We had talked about adoption a little before marriage. Back then, we thought if we ever did it, it would be international. Foster care wasn’t something we had really thought about. We were both unfamiliar with it and had no background in it but life took us in that direction anyway.

It all started when a friend of mine posted about her foster care journey on Facebook. She shared openly about the process and the children she was caring for. Through her, I realized there was a real need for families to foster young children. Around that same time, we heard a guest speaker at church who had adopted five kids through foster care. That night, my husband and I gave each other a look that said, “We could do this.”

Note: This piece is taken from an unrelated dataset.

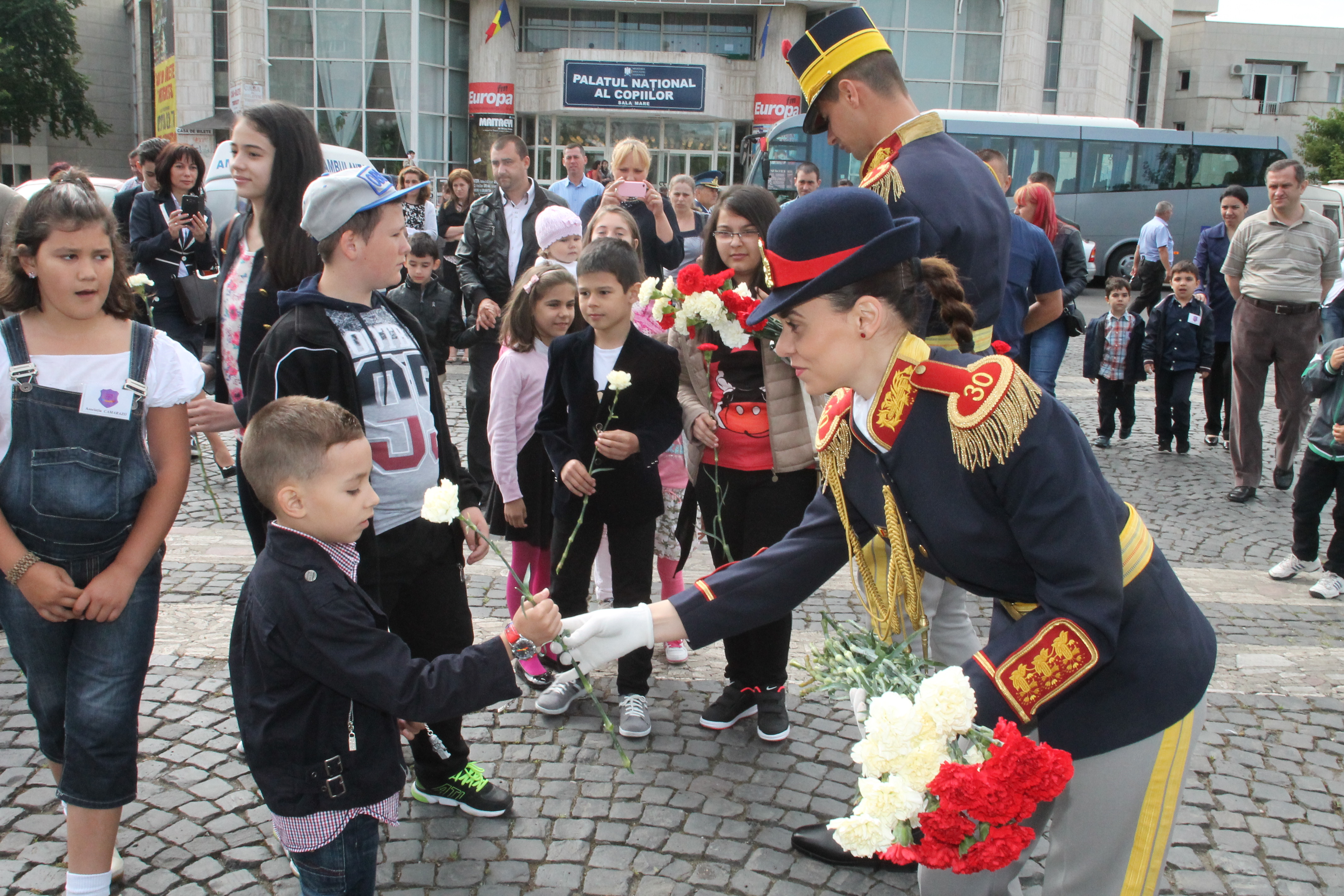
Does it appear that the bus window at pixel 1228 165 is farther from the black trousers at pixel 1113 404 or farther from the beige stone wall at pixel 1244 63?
the beige stone wall at pixel 1244 63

We were 26, living in a big house, and had room in our hearts and lives to help a child who needed a temporary home. So, we signed up for foster care classes and began the process. The whole process wrapped up in roughly four months.
In May 2015, we got a call for a 3-year-old boy. His mom was homeless, and there was nowhere for him to go. We said yes, just like we had with other calls, but this time, they picked us. Thirty minutes later, he was in our arms.

He stayed with us for six months before going back to his mom. It hurt deeply, yet we truly felt joy for her. Thankfully, she wanted us to stay in his life. A year later, she asked if he could come live with us again. That stay turned into months, and eventually she asked if we’d co-parent with her. After a long court process, we were granted joint custody.
Over the next few years, we welcomed 14 more children into our home. Some were with us briefly, while others left a lasting impact. We eventually adopted four of them three through the foster system and one from another state. Each child came with their own story, struggles, and beauty. We’ve also built special bonds with their birth families and grandparents, something we truly treasure.

We never imagined this would be our life when we said “why not” to foster care. But that one decision brought us so much love and joy. If you’re wondering whether you can do it too maybe the answer isn’t “yes” just yet. But maybe, just maybe, it’s “why not?”